USD Daily Updates

20 December 2017

While the dollar rose against many currencies yesterday (including the yen), it fell sharply against the euro. This morning, the dollar is currently flat against most major currencies. While the House of Representatives passed the tax bill in a vote yesterday, another vote will be required due to procedural issues. At this point, the Republican tax bill is almost certain to become law in the near future. Despite tax-cut related optimism, gains in the dollar have been limited. This is even true for currency pairs that are most sensitive to inflation expectations such as USD/JPY and USD/CHF. In other news, US economic data remains very strong.
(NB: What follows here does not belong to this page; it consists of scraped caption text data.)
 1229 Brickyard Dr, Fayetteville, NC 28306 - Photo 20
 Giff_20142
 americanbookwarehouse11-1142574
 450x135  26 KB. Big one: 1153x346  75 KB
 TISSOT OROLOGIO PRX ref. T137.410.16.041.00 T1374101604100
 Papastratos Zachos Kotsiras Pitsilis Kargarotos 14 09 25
New build permits were higher than forecast while the current account deficit was smaller than consensus estimates. Most forward-looking indicators continue to suggest a healthy pace of US GDP growth. Our medium-term outlook on the US dollar remains neutral.    

USD/JPY is up today and currently trading just above 112.90. EUR/USD is down slightly and currently just above 1.1820. The pound is flat, with GBP/USD currently above 1.3370.  

This is a reasonably light week for the US dollar in terms of economic data and events. New building permits (1.3m vs. 1.27m expected) and housing starts (1.3m vs. 1.27m expected) were better than expected. The current account deficit was smaller than expected (-100.6b vs. -116.8b expected). Later today, we’ll see existing home sales. Thursday is the most important day. We’ll see Q3 Core PCE, GDP growth, initial jobless claims and the Philly Fed Manufacturing Survey. On Friday we’ll see November Core PCE, durable goods, and new home sales. Last week, Core CPI missed expectations and the Fed signaled a continuation of the status quo.


As the dollar rebounds from its lows in early September, we are upgrading the US dollar to neutral. The currency is neither overbought nor oversold today, and trades within a normal range. This is based on technical indicators when looking at a weekly chart.